*Задача a*
Переведите на английский язык предложение из фрагмента о Мурзинских промыслах: «А вот другие картины, описанные мною в 1912 г. при добыче драгоценных камней на Мокруше».

*Фрагмент документа*
Но такие случайности редки; часть крестьян, наделенная землей от заводов, все более и более уходит в хлебопашество; другая, обойденная при наделе, идет искать счастья в чужой стране, в легком, более верном заработке заводских контор.
Однако положение начинает несколько меняться: свободная добыча под техническим контролем, прочные формы артельного дела, обеспечение преемственности в работе — все это обещает, что трест “Русские самоцветы” обеспечит большие успехи и, может быть, совершенно новый период в истории Мурзинских промыслов.
Сама эксплуатация копей в период старых кустарных работ велась весьма примитивно, о чем можно судить по великолепному описанию А. Денисова-Уральского (1902) добычи аметиста в “Каменном Рву”:
“На дно щели свет проникает весьма слабо, и старателям приходится работать с искусственным освещением — обыкновенно с простою свечою. В подобных выработках рабочие спускаются в шахту в ушате, на изношенном канате, грозящем ежеминутно смертью тому, кто ему доверится. Но это не останавливает смельчаков, жаждущих наживы. Жгучее чувство неизвестности, как азарт, который испытывают игроки или охотник, увидевший своего верного пса, делающего стойку, захватывает старателя, натолкнувшегося на жилу, которая, по его приметам, обещает гнездо аметистов. От волнения захватывает дух. Лихорадочно трясущимися руками откалывает он куски породы, ожидая каждую минуту увидеть дорогой кристалл. Для этого стоит рискнуть! Тут много своеобразной поэзии!
Есть старатели, обладающие особым чутьем и уменьем выследить жилу и предугадать, что она может дать. Такие обладающие смекалкою и опытом люди весьма высоко ценятся в деле разведок и пользуются особым почетом. В затруднительных случаях, когда след жилы потерян, владельцы аметистовых месторождений прибегают к помощи опытных старателей, которые за хорошее угощение спускаются в шахты на разведки. Внимательно, шаг за шагом осматривая жилу с самой поверхности шахты, качаясь на головокружительной высоте в кадке на канате, ежеминутно угрожающем лопнуть, такой знаток непременно находит настоящий след жилы — поводок или отметь и направит работы на верный путь”.
А вот другие картины, описанные мною в 1912 г. при добыче драгоценных камней на Мокруше.
Опытный терщик знает “проводники” к таким богатым пустотам, или “занорышам”, как их называют в Мурзинке; по тоненькой жилке гранита, идущей вглубь, направляет он свою работу до более мощной жилы “пласта”, где по целому ряду мельчайших признаков, или “припасов”, он предсказывает существование пустоты с драгоценными камнями.

*Задача b*
Извлеките из записей каждую строку, где встречается слово "further".

*Исходные данные*
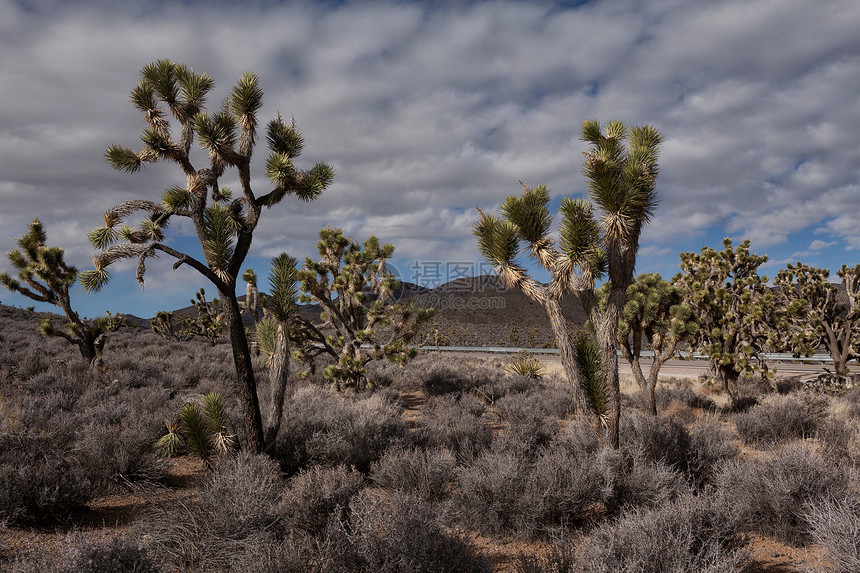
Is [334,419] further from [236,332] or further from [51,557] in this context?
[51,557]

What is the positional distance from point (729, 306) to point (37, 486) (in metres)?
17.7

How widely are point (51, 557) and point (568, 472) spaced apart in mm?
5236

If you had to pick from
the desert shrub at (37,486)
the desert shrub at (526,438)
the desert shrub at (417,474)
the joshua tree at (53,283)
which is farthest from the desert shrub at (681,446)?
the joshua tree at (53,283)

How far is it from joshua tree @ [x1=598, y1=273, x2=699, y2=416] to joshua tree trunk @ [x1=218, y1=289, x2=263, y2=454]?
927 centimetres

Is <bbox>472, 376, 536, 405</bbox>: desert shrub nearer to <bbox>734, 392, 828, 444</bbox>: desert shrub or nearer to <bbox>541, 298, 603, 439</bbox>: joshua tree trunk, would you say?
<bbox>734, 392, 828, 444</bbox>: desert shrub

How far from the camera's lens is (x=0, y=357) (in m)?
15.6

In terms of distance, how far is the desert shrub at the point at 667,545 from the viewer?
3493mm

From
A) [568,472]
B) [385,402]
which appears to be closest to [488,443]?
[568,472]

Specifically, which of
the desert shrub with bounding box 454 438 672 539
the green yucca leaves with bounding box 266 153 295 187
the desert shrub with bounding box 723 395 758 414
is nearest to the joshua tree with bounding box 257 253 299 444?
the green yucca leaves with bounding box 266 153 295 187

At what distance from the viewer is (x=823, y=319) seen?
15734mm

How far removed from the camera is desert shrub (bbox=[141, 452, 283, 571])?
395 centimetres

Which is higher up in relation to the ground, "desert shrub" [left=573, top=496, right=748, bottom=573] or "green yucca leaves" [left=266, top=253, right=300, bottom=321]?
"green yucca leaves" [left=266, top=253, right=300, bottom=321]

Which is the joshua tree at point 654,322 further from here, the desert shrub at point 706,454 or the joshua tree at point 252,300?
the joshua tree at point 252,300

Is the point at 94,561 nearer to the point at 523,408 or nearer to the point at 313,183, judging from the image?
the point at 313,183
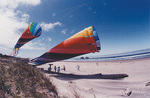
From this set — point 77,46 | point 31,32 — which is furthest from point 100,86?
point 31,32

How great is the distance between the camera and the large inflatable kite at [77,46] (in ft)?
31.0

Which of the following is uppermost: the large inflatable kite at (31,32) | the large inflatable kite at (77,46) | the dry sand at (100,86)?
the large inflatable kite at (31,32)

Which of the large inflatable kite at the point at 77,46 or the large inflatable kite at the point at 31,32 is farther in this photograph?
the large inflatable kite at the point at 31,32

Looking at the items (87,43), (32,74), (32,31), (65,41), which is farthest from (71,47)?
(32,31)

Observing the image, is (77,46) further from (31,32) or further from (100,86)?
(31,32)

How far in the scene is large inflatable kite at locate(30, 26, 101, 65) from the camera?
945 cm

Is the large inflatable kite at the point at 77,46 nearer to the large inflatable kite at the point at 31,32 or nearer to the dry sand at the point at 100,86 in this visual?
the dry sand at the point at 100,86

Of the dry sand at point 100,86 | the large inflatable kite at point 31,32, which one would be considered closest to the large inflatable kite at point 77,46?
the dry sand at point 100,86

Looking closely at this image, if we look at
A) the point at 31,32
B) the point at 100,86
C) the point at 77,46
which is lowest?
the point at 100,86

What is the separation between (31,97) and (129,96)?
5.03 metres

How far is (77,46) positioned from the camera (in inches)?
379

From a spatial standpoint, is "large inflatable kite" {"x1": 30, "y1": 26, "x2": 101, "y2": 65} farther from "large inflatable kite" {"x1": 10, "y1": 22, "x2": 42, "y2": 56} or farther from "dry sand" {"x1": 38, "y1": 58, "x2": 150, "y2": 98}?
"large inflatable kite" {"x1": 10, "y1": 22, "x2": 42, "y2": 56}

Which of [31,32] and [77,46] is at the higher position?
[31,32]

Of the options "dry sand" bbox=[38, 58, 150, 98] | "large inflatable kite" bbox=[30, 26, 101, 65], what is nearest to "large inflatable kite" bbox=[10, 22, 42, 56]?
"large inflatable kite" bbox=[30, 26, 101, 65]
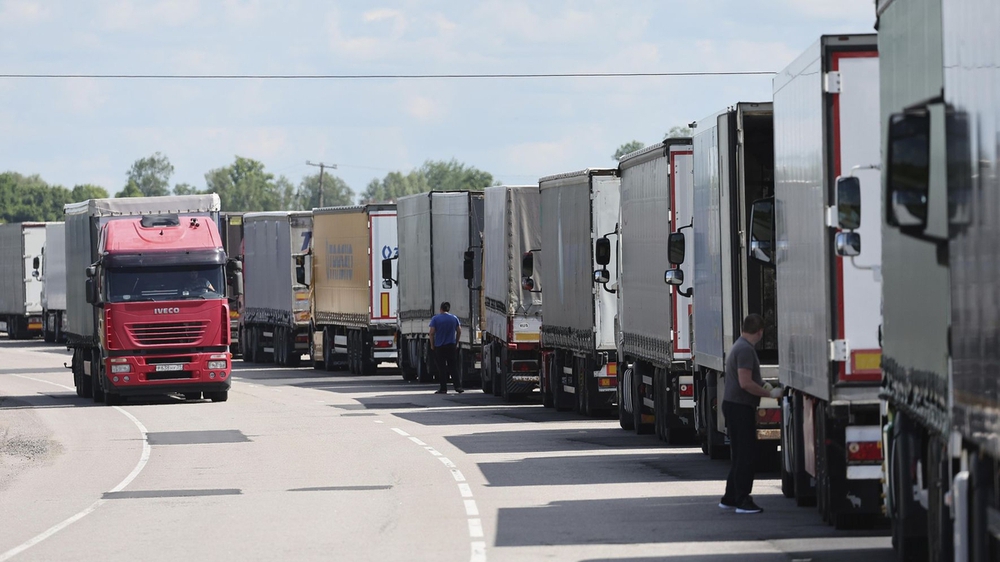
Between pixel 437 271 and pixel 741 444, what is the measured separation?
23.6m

*Решение задачи a*
And here are other scenes, which I described in 1912 during the mining of precious stones at Mokrusha.

*Решение задачи b*
Is [334,419] further from [236,332] or further from [51,557] in this context?
Which is the joshua tree at point 654,322 further from here, the desert shrub at point 706,454 or the joshua tree at point 252,300?
Observing the image, is (77,46) further from (31,32) or further from (100,86)?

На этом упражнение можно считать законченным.